I have found this to be a cheap yet effective test and best of all, no special tools required.
 
#22 ·
Idle seems to run smooth. The dealer installed plastic conduit on all the wires so I doubt they are "leaking" unless it is behind the right bank where there are none. I seem to get this mis (at least this is when it's noticeable) at about 40 MPH or better under light loads. That is when the TCC engages so there is more load on the engine. WOT or harder acceleration seems to run ok or at least is not noticeable. The only way I could duplicate it one time in the garage was brake torquing it to about 2000 RPM and holding it there. I don't want to do that again but at least that tripped the SES light and set a P0300 code so I new it was ignition related. I suspect plug wires but don't want to throw parts at it til I am sure those readings confirm it.
 
#24 ·
I'd have to agree... pull off the conduit, and do the Bbob test - mist them with water in a dark place (careful not to fall or touch anything). I bet you'll see all kinds of arcing. Plug wire resistance just tells you that it's not completely broken inside.
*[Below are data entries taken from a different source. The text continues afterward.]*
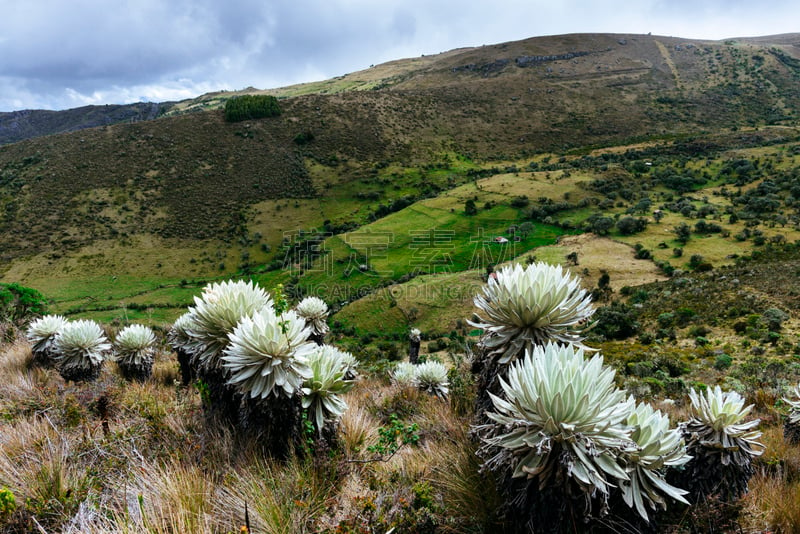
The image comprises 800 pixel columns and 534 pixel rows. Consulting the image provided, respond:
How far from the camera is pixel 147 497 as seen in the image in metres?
2.22

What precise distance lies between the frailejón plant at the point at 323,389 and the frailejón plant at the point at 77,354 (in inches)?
175

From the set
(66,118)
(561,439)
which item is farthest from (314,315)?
(66,118)

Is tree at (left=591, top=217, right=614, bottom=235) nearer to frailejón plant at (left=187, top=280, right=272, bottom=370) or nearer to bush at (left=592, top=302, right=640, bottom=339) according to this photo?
bush at (left=592, top=302, right=640, bottom=339)

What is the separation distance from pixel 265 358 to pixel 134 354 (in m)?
4.61

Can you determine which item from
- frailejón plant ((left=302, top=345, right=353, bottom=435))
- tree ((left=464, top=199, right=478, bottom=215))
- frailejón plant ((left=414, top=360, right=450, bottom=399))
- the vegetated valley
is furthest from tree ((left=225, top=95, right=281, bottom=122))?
frailejón plant ((left=302, top=345, right=353, bottom=435))

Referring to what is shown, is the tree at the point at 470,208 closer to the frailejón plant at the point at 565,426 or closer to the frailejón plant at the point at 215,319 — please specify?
the frailejón plant at the point at 215,319

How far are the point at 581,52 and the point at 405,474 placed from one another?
144 m

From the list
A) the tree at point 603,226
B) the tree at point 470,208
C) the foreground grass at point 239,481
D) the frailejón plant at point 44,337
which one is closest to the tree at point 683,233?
the tree at point 603,226

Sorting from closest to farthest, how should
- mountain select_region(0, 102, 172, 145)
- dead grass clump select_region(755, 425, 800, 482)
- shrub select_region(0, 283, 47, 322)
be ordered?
1. dead grass clump select_region(755, 425, 800, 482)
2. shrub select_region(0, 283, 47, 322)
3. mountain select_region(0, 102, 172, 145)

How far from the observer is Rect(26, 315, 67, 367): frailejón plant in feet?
18.7

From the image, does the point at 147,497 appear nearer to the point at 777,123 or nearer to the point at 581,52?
the point at 777,123

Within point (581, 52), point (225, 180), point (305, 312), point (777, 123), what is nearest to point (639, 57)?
point (581, 52)

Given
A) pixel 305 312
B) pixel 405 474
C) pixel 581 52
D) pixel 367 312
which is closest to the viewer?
pixel 405 474

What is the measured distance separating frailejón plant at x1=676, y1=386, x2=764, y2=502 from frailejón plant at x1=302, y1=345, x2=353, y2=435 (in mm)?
2522
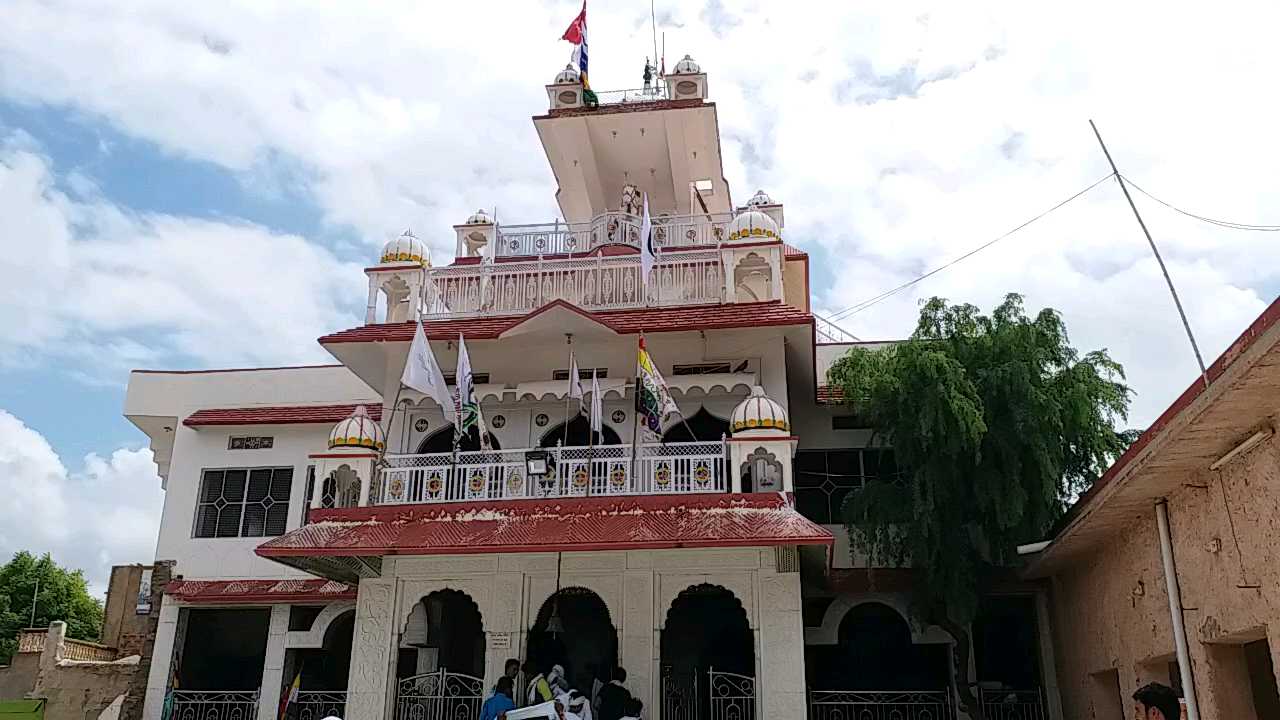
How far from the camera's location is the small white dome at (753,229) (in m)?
14.2

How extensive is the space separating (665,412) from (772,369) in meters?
2.57

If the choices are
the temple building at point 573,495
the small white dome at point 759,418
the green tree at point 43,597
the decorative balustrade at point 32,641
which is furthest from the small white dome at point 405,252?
the green tree at point 43,597

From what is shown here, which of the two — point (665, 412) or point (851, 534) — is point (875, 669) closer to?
point (851, 534)

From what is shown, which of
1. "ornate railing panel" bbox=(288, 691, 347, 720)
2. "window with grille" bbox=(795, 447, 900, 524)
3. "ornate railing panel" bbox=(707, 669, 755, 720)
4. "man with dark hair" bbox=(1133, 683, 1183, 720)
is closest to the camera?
"man with dark hair" bbox=(1133, 683, 1183, 720)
Doesn't tell you if it's shorting out externally to something (which is a problem with 50,000+ volts)
 
#26 ·
Ranger, sorry it took a while to respond, I've been jammed up at work. It sounds like you need a set of plug wires. Factory wires have that conduit around them already, so if you didn't have any on yours, it's very likely someone changed them before. Sounds like the tech was doing you a favor at the dealer, since that isn't part of the recall. One way to tell for sure is look for corresponding cylinder numbers on the wires themselves. If they are not numbered, they have been replaced. Also make sure there is no carbon tracking on the new plugs you have installed, as evidenced by black lines that resemble cracks on the porcelain insulators. Also, be sure to stick with ACDelco wires, as I have seen pretty crappy aftermarket ones. I know they cost an arm and a leg, but you will only have to replace them once. Good luck, and let me know how that turns out.